The SARIMAX class is an example of a full-fledged model created using a state-space backend for estimation. SARIMAX can be used in a very similar way to the tsa model. Still, it works in a broader range of models by adding estimates of the seasonal effects of addition and multiplication and arbitrary propensity polynomials.

Example:

# Load the statsmodels api
import statsmodels.api as sm
import pandas as pd

# Importing moore dataset from carData package
X = sm.datasets.get_rdataset("Moore", "carData").data

# Fitting sarimax model to 'fscore' feature
model = sm.tsa.SARIMAX(X['fscore'], order=(3,0,0))

# Fitting the model
model = model.fit()

# Summary
model.summary()

Output - 
SARIMAX Results
Dep. Variable:	fscore	No.
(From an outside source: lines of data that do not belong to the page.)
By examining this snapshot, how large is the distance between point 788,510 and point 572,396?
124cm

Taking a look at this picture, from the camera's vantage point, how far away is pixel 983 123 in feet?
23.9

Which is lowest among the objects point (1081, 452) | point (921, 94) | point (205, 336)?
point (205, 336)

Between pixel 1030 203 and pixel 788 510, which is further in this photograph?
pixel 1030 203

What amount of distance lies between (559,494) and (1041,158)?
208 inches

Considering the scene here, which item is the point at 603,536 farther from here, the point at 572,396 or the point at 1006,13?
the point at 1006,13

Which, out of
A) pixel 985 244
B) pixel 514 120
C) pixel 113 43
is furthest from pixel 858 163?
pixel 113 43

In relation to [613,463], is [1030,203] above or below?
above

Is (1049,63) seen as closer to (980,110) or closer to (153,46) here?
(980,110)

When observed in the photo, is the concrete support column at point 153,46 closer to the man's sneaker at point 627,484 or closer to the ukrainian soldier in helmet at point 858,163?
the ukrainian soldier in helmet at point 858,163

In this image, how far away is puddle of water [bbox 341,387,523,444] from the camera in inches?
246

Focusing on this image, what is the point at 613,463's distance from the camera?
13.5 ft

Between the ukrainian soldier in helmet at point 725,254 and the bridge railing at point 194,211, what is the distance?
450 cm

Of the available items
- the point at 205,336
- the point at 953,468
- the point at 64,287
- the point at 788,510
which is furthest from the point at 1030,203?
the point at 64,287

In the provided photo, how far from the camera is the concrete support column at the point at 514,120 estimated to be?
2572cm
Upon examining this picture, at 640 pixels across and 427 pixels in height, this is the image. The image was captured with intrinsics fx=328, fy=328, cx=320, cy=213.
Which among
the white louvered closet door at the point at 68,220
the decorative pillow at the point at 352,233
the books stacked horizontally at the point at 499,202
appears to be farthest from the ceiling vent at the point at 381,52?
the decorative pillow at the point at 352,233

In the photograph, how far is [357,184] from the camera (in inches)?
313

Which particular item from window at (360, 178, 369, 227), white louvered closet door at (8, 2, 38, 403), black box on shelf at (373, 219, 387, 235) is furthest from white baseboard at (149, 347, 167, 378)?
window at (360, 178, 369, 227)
Observations:	45
Model:	SARIMAX(3, 0, 0)	Log Likelihood	-191.045
Date:	Mon, 15 Nov 2021	AIC	390.091
Time:	08:59:03	BIC	397.317
Sample:	0	HQIC	392.785
- 45		
Covariance Type:	opg		
coef	std err	z	P>|z|	[0.025	0.975]
ar.L1	0.1972	0.151	1.309	0.191	-0.098	0.493
ar.L2	0.2844	0.117	2.439	0.015	0.056	0.513
ar.L3	0.4909	0.133	3.696	0.000	0.231	0.751
sigma2	266.9526	71.044	3.758	0.000	127.708	406.197
Ljung-Box (L1) (Q):	1.17	Jarque-Bera (JB):	2.37
Prob(Q):	0.28	Prob(JB):	0.31
Heteroskedasticity (H):	0.30	Skew:	-0.53
Prob(H) (two-sided):	0.03	Kurtosis:	2.62

In this way, we can perform Time Series Analysis by State Space Methods using the StatsModels library in python.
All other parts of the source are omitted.